Abstract

The concept of corporate social responsibility (CSR) has dominated the academic space with a significant number of studies focusing on attempting to establish the relationship between corporate responsibility and firm performance. Minimal empirical attention is, however, accorded to attempting to establish what drives corporate responsibility among firms. This study sought to examine the institutional drivers for CSR practices of firms in Ghana using a mixed-method approach. An interview was conducted with personnel in charge of executing their respective firm’s corporate responsibility initiatives to obtain a firsthand insight into the level of appreciation for CSR among Ghanaian firms as well as to identify the drivers for CSR. The drivers for CSR were classified into internal and external institutional drivers. The study sourced for data for its analysis by administering questionnaires to 100 respondents. Responses were quantitatively analyzed using a regression technique. Among the internal drivers for CSR, it was found that only board commitment to CSR was a significant and positive driver of corporate responsibility.
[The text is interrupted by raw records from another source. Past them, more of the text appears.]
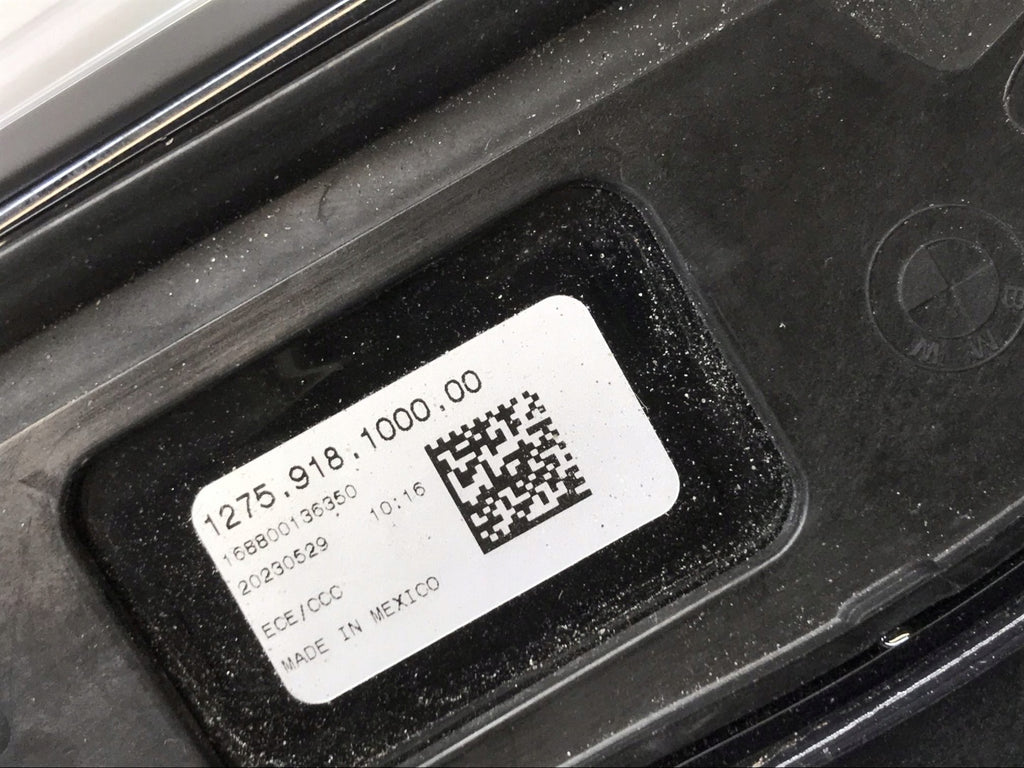 Frontscheinwerfer BMW X7 G07 9880593 9880594 Full LED Rechts oder Links SCH5470190183gn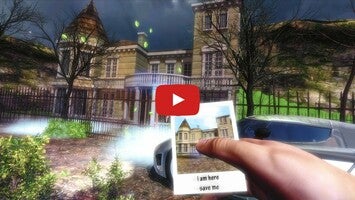 طريقة لعب الفيديو الخاصة ب Evil Mansion Survival Escape1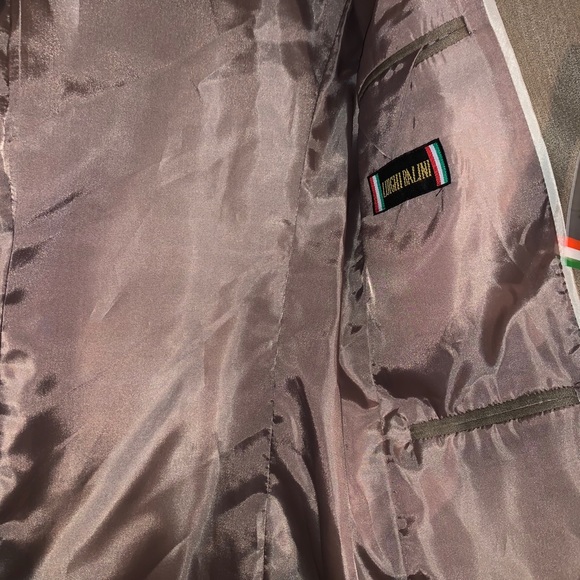 Luighi Balini Blazer - Picture 8 of 8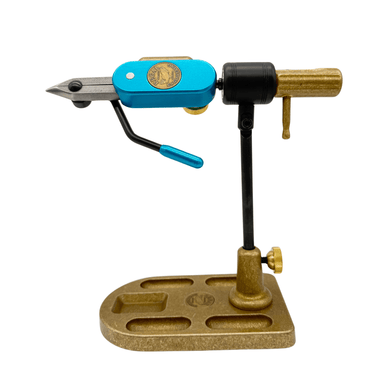 Regal Revolution Vise - Stainless Jaw - The Blue Quill Angler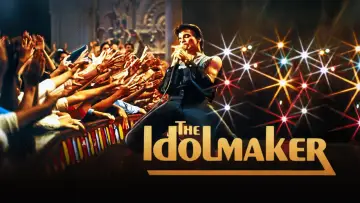 Zasłona do filmu "The Idolmaker" #1132068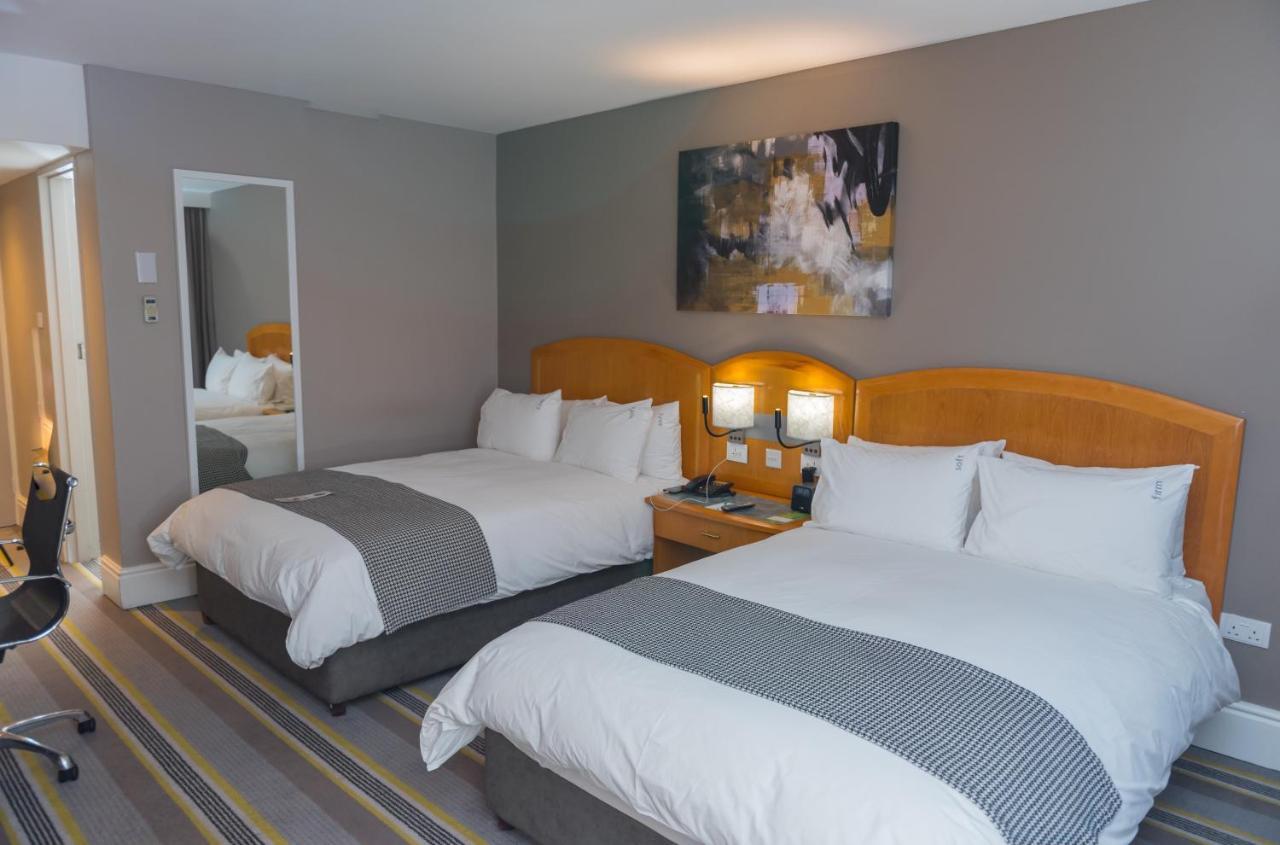 Holiday Inn - Mutare By Ihg Extérieur photo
International trade relations, the media, and the local community were similarly found to be significant and positive drivers of CSR among the external drivers. Regulations was found to be a significant driver for CSR but impacted on corporate responsibility negatively. It is recommended that incentives by the government, award schemes, and enforcement of CSR reporting be implemented to drive a broad adoption of CSR among firms in developing nations.